Problem to work on:
Rewrite all of the records, replacing each occurrence of "saddle bag" with "saddlebag" and changing nothing else. Leave the pictures out of the result.

Records on spatial positioning:

-=-=-=-=-

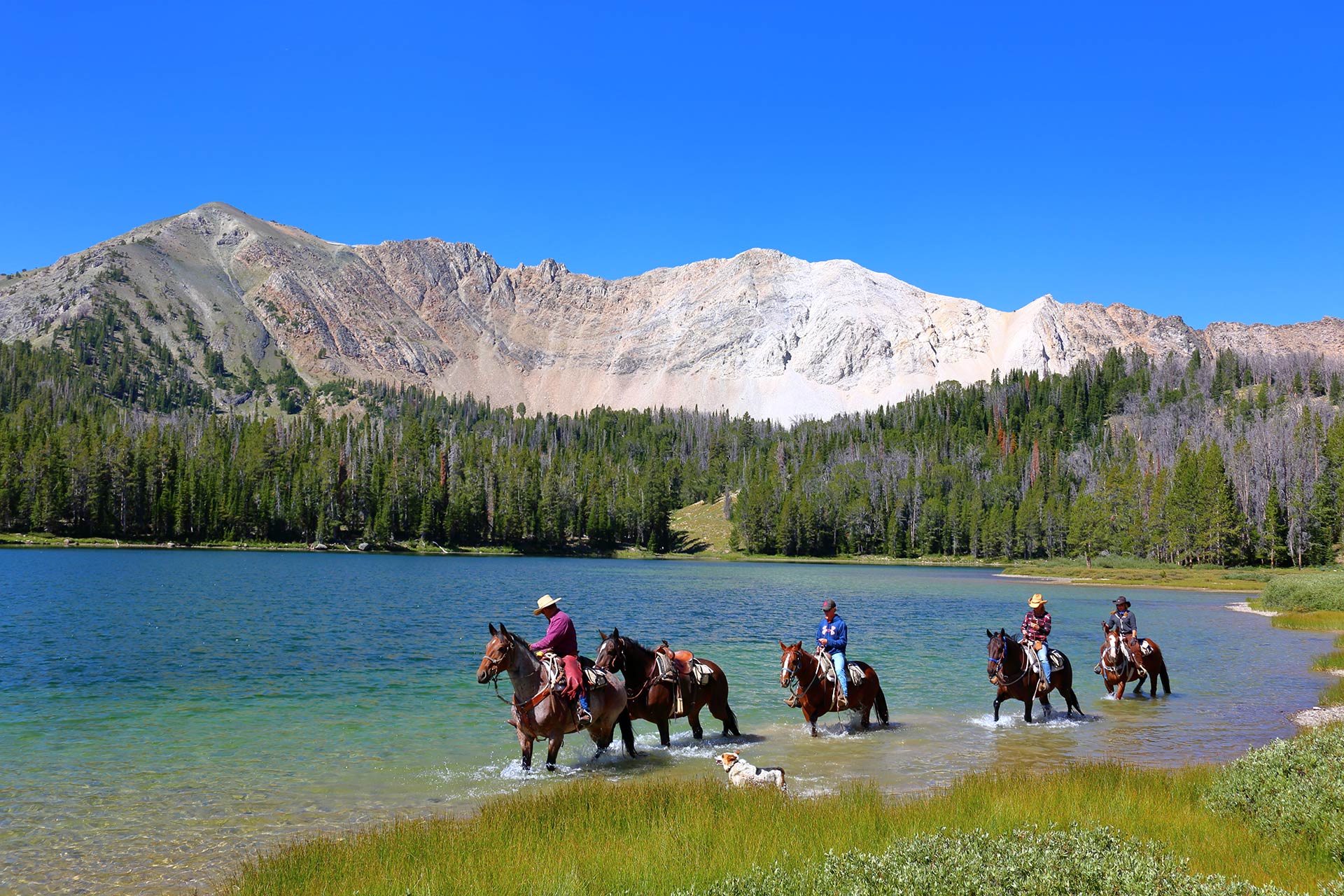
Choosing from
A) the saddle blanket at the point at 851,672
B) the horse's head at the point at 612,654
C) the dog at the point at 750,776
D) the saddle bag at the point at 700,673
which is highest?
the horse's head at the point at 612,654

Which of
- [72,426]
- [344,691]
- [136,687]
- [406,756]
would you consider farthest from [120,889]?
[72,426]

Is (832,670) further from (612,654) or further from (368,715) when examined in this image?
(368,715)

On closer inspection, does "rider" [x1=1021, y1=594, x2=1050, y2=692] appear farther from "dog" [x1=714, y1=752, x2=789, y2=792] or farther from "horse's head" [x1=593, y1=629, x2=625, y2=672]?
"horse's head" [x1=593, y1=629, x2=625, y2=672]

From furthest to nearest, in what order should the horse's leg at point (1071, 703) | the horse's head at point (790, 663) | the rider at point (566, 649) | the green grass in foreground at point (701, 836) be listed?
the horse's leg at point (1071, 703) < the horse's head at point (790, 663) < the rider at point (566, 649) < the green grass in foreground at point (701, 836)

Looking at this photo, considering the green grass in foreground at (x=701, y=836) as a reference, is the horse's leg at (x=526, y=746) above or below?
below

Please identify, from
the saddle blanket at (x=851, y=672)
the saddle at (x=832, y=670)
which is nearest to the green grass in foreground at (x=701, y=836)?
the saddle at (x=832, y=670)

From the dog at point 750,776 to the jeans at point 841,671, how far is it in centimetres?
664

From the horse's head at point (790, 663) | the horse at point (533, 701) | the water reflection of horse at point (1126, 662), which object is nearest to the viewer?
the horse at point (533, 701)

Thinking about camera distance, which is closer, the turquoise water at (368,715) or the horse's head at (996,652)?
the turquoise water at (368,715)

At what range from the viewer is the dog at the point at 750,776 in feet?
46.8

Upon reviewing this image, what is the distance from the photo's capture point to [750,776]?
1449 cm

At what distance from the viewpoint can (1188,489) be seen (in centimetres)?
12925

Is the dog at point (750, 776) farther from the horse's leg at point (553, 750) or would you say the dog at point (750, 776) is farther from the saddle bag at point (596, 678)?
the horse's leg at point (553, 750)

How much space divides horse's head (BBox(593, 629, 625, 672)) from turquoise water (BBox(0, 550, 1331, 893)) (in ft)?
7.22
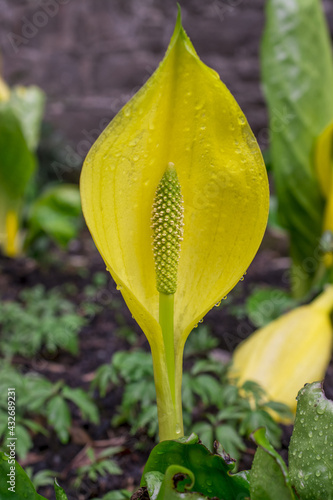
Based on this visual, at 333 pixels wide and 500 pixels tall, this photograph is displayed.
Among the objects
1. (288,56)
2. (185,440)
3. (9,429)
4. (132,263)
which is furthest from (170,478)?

-=-=-=-=-

Solution for this problem:
Choosing from
A) the saddle blanket at the point at 851,672
B) the horse's head at the point at 612,654
C) the dog at the point at 750,776
D) the saddlebag at the point at 700,673
which is highest?
the horse's head at the point at 612,654

Which of
- [72,426]
- [344,691]
- [136,687]
- [406,756]
would you consider farthest from [120,889]?
[72,426]

Is (832,670) further from (612,654) or further from (368,715) when examined in this image?
(368,715)

On closer inspection, does "rider" [x1=1021, y1=594, x2=1050, y2=692] appear farther from "dog" [x1=714, y1=752, x2=789, y2=792] or farther from "horse's head" [x1=593, y1=629, x2=625, y2=672]?
"horse's head" [x1=593, y1=629, x2=625, y2=672]

From furthest to nearest, in what order should the horse's leg at point (1071, 703) | the horse's head at point (790, 663) | the rider at point (566, 649) | the green grass in foreground at point (701, 836) be listed?
the horse's leg at point (1071, 703) < the horse's head at point (790, 663) < the rider at point (566, 649) < the green grass in foreground at point (701, 836)

Looking at this photo, considering the green grass in foreground at (x=701, y=836) as a reference, is the horse's leg at (x=526, y=746) above or below?
below

Please identify, from
the saddle blanket at (x=851, y=672)
the saddle at (x=832, y=670)
which is nearest to the green grass in foreground at (x=701, y=836)?
the saddle at (x=832, y=670)

From the dog at point 750,776 to the jeans at point 841,671, how far is it in centimetres?
664

From the horse's head at point (790, 663) | the horse at point (533, 701) | the water reflection of horse at point (1126, 662), which object is nearest to the viewer?
the horse at point (533, 701)

Thinking about camera distance, which is closer, the turquoise water at (368,715) or the horse's head at (996,652)?
the turquoise water at (368,715)

At what range from the viewer is the dog at the point at 750,776 in feet?
46.8

Upon reviewing this image, what is the distance from the photo's capture point to [750,776]?
1449 cm

At what distance from the viewpoint can (1188,489) be seen (in centimetres)?
12925

Is the dog at point (750, 776) farther from the horse's leg at point (553, 750) or would you say the dog at point (750, 776) is farther from the saddlebag at point (596, 678)?
the horse's leg at point (553, 750)

How much space divides horse's head (BBox(593, 629, 625, 672)) from turquoise water (BBox(0, 550, 1331, 893)) (in ft)?
7.22
Based on this visual, at 333 pixels wide and 500 pixels tall, this photograph is displayed.
Among the objects
1. (288,56)
2. (185,440)
3. (9,429)
4. (132,263)
which is furthest from (170,478)?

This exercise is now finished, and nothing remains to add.